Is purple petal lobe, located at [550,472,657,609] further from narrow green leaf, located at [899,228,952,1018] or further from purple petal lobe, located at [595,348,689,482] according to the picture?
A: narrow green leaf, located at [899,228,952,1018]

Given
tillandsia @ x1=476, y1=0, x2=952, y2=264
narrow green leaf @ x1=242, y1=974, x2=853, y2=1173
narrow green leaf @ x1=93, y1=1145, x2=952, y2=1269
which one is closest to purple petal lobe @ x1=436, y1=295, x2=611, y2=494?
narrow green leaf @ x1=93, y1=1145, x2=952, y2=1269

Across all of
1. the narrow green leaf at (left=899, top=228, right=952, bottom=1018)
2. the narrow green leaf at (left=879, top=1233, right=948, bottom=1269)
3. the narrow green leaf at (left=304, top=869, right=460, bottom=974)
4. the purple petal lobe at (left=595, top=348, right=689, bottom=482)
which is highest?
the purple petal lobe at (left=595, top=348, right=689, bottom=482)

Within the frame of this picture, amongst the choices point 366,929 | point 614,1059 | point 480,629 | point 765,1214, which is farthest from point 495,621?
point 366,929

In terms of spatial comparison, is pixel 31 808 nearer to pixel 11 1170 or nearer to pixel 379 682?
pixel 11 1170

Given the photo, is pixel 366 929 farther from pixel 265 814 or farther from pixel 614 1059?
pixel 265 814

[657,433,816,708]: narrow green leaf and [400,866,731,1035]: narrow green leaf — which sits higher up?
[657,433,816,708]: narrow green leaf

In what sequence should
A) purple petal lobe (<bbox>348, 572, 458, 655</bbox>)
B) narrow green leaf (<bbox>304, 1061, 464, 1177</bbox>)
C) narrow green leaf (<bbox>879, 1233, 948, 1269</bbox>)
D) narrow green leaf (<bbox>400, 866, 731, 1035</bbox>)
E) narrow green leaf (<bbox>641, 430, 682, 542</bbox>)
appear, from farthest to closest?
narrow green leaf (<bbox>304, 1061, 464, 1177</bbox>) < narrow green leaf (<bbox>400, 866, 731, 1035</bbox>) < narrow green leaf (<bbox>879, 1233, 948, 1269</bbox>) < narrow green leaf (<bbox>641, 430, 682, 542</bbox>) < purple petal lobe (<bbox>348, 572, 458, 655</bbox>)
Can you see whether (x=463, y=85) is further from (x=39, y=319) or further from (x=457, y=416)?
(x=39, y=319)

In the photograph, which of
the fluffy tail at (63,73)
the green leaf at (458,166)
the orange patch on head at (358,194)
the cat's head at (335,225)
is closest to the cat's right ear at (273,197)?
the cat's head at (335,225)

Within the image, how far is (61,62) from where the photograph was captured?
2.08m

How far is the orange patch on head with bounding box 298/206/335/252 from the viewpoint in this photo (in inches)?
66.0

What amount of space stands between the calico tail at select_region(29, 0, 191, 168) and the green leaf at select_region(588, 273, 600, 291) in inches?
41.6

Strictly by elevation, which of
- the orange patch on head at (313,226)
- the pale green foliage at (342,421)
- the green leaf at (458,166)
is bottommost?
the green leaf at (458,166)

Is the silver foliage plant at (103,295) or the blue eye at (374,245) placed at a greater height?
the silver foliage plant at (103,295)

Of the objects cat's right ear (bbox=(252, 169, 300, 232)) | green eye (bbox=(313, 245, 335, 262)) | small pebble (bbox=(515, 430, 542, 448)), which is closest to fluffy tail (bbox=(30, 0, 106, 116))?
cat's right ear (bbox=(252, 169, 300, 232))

**Directions for this task**
Starting with the line that contains "How far is the" and going on through the end of the data, copy those lines word for word.

**Right answer**
How far is the orange patch on head with bounding box 298/206/335/252 from the viewpoint in this photo (in inches)?
66.0

What amount of space stands between the calico tail at select_region(29, 0, 191, 168) and the green leaf at select_region(588, 273, 600, 291) in inches?
41.6

Strictly by elevation, which of
- the orange patch on head at (313,226)
- the pale green foliage at (342,421)
- the green leaf at (458,166)
is bottommost?
the green leaf at (458,166)

Is the silver foliage plant at (103,295) or the blue eye at (374,245) placed at a greater height?
the silver foliage plant at (103,295)

Of the objects cat's right ear (bbox=(252, 169, 300, 232)) | green eye (bbox=(313, 245, 335, 262)) | small pebble (bbox=(515, 430, 542, 448)), which is closest to fluffy tail (bbox=(30, 0, 106, 116))?
cat's right ear (bbox=(252, 169, 300, 232))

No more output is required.